* _SOURCE RECORDS_

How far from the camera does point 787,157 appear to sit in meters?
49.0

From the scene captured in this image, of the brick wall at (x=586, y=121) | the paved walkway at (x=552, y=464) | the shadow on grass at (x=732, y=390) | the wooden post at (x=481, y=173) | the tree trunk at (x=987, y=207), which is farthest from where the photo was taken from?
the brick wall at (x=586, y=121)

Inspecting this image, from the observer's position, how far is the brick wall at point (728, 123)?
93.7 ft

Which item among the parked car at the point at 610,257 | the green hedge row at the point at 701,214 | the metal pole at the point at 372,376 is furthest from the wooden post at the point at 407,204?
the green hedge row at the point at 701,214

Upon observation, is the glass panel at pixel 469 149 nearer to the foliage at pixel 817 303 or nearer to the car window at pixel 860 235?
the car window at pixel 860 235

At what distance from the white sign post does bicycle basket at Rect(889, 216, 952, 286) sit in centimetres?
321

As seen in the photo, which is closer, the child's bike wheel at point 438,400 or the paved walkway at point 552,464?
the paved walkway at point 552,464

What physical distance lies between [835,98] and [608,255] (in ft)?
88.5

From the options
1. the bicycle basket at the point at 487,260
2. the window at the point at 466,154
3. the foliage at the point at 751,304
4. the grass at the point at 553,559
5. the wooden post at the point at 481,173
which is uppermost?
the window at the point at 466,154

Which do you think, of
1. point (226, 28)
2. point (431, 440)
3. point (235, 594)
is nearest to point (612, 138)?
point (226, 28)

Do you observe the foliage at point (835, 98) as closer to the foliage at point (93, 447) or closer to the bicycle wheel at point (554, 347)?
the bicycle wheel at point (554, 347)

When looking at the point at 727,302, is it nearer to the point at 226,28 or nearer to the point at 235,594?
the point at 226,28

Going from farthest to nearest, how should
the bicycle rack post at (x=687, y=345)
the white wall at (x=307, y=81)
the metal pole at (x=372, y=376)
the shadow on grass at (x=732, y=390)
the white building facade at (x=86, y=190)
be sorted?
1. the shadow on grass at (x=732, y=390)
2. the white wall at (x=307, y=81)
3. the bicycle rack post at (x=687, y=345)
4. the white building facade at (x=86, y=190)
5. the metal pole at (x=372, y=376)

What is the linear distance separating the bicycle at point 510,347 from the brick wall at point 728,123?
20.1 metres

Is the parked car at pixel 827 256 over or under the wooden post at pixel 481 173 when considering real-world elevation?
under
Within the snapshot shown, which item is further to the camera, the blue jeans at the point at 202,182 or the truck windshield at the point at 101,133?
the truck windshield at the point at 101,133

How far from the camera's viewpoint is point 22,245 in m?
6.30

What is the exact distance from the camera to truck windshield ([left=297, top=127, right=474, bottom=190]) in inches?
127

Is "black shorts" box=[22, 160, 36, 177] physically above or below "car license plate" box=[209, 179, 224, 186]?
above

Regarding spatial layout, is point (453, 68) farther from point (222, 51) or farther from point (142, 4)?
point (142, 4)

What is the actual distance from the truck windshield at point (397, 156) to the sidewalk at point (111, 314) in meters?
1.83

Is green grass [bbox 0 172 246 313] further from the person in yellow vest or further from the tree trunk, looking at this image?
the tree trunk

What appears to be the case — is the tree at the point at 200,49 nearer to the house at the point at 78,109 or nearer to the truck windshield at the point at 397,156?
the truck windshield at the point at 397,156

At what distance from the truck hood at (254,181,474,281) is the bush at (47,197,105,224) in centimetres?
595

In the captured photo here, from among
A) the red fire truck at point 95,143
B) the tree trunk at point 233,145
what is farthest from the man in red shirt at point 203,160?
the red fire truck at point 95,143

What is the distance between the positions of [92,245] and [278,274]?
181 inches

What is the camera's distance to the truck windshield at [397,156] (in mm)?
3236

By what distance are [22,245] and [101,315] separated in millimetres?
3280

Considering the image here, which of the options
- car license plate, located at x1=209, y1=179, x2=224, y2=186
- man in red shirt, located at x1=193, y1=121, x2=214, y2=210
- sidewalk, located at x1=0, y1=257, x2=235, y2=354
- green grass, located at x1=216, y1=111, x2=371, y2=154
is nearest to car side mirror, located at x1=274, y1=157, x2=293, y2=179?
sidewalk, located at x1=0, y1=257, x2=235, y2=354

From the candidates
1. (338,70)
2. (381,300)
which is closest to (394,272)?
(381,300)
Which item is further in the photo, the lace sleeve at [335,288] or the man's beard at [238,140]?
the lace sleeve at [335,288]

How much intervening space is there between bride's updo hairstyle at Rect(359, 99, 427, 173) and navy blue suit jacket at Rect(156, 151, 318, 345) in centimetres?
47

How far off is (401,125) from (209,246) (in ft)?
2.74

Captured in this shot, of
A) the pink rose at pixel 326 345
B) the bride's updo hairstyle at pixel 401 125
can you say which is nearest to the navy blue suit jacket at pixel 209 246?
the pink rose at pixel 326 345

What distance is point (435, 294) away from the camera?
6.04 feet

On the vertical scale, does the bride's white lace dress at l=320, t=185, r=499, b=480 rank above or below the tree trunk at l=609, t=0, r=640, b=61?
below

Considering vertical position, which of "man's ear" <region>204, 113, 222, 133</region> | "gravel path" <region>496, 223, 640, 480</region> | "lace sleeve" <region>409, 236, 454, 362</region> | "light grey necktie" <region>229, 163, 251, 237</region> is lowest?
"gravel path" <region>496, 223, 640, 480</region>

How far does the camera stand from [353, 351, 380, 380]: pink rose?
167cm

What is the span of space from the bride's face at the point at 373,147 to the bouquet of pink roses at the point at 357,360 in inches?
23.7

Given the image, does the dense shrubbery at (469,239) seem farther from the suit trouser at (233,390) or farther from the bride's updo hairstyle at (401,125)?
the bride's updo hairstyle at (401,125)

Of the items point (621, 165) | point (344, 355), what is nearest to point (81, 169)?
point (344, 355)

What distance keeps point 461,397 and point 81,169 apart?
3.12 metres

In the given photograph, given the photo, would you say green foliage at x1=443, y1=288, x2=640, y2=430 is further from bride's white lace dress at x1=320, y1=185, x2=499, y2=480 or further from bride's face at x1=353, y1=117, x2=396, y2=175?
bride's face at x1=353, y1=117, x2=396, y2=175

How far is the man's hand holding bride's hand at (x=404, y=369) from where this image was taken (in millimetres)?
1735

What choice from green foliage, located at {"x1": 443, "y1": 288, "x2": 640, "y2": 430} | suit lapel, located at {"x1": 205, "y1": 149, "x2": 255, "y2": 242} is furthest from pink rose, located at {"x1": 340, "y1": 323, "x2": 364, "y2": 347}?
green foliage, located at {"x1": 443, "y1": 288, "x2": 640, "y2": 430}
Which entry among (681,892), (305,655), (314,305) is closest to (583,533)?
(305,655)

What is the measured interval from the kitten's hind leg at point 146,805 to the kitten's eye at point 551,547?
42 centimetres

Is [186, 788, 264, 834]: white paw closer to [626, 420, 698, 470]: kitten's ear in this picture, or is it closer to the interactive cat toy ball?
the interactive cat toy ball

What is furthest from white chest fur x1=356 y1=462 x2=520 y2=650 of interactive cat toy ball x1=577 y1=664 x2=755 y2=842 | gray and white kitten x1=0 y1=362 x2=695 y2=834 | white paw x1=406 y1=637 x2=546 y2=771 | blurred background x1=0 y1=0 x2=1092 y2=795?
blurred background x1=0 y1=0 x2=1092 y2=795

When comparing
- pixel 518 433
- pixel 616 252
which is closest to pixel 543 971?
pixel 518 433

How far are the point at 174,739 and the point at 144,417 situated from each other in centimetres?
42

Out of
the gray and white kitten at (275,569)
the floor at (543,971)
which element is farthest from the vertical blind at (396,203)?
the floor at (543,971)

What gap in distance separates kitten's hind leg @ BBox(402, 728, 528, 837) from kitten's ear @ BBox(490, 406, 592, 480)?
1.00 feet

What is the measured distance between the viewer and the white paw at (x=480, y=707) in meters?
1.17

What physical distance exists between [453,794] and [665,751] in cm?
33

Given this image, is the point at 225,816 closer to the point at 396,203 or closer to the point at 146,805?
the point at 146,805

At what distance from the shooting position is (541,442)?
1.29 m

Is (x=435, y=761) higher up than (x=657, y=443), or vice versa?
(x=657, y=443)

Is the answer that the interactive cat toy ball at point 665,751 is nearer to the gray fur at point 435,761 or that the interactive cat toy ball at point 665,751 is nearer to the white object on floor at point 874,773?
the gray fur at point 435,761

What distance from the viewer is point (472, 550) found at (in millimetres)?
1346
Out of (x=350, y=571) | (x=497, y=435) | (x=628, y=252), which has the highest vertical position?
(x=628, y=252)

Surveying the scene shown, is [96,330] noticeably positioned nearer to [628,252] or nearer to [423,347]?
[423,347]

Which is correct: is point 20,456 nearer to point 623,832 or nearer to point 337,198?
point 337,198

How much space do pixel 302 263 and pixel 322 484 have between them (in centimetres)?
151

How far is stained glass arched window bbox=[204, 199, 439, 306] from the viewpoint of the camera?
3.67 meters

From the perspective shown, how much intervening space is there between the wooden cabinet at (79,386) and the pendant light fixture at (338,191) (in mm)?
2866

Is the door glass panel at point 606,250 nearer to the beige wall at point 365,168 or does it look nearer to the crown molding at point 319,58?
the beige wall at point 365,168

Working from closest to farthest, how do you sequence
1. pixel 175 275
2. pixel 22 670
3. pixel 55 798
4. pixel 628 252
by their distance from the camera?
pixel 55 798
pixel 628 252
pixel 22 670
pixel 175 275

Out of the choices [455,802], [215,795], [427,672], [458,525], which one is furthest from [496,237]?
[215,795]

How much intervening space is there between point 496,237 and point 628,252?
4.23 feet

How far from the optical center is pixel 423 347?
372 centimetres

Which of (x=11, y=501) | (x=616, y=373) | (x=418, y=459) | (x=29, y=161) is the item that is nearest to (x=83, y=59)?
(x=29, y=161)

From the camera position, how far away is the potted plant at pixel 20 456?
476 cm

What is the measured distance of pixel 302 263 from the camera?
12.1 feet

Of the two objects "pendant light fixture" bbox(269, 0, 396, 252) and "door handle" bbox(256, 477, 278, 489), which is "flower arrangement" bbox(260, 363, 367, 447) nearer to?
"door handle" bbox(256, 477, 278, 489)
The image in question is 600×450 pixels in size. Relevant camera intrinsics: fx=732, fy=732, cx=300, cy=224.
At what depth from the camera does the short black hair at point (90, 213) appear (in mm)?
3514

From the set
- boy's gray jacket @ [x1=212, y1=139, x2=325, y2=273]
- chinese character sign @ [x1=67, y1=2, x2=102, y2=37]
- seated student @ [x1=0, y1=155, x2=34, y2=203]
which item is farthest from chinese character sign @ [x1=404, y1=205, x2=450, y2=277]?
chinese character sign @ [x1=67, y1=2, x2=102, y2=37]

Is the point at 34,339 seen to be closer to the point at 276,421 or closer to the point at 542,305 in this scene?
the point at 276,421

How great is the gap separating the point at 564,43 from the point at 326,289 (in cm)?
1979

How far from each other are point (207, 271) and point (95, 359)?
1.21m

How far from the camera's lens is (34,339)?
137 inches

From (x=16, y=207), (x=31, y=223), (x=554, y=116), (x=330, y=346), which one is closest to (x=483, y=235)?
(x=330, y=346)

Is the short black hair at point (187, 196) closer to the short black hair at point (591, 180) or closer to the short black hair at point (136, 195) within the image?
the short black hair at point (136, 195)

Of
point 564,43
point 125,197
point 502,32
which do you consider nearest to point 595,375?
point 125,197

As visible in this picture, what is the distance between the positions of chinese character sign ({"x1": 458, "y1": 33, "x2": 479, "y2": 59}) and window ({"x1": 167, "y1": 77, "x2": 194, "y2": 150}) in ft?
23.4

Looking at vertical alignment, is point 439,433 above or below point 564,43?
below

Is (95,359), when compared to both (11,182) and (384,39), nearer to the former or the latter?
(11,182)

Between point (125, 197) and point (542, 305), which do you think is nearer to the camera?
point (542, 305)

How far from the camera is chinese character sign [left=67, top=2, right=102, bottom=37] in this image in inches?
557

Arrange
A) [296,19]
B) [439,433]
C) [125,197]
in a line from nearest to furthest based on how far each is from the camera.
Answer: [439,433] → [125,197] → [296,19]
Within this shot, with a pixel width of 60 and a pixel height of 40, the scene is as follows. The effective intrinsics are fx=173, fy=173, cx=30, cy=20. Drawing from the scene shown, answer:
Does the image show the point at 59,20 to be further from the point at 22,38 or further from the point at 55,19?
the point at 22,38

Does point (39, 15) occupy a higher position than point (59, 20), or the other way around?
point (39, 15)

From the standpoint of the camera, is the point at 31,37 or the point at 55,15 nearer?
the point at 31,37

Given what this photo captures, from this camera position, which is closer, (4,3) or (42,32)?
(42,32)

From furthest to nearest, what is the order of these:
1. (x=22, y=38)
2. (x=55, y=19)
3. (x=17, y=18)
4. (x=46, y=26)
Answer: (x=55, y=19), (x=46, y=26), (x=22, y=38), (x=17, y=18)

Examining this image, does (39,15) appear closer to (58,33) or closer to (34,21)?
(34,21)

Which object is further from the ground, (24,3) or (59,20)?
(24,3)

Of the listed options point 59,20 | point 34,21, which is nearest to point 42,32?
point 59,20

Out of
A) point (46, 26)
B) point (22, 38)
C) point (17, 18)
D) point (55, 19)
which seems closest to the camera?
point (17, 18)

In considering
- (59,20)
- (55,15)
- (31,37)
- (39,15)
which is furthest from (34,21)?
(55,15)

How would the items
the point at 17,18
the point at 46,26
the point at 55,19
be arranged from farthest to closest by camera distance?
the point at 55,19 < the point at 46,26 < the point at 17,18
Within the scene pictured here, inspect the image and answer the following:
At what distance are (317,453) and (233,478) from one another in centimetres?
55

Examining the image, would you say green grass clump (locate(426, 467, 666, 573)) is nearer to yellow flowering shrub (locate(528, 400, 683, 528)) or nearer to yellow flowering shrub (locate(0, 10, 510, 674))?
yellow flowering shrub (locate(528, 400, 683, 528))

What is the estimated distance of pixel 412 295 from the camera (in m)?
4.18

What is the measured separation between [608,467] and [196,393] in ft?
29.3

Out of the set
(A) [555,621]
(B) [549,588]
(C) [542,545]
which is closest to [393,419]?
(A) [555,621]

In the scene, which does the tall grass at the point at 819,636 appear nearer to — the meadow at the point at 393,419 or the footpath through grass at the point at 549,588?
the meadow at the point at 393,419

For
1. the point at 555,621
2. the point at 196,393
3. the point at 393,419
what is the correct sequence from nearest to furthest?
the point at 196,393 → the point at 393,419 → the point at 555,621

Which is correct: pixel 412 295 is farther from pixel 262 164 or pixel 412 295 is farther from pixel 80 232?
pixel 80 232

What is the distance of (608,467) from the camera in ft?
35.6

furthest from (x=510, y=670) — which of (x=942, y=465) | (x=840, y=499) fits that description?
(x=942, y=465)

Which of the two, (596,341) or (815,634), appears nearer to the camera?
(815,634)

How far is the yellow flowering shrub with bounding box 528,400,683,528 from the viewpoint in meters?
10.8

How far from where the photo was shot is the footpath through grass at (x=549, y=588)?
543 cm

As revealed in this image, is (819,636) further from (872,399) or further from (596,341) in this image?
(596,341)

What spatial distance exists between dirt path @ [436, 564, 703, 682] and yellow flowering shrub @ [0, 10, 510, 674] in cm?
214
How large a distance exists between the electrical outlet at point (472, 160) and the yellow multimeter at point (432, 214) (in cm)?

* _AIM OF THE TASK_
With the line containing "Which of the two, (596,341)" as the first and the last line of the records as the final one, print exactly the lines in that span.

* _WRITTEN RESPONSE_
Which of the two, (596,341) or (815,634), appears nearer to the camera?
(815,634)

How far is the yellow flowering shrub with bounding box 528,400,683,528 from the viewpoint in meters?
10.8

How far from where the photo was shot is the footpath through grass at (x=549, y=588)?
543 cm

As revealed in this image, is (819,636) further from (872,399) or further from (596,341) in this image?
(596,341)

What spatial distance exists between dirt path @ [436, 564, 703, 682] and yellow flowering shrub @ [0, 10, 510, 674] in cm?
214
How large a distance exists between the electrical outlet at point (472, 160) and the yellow multimeter at point (432, 214) (in cm)?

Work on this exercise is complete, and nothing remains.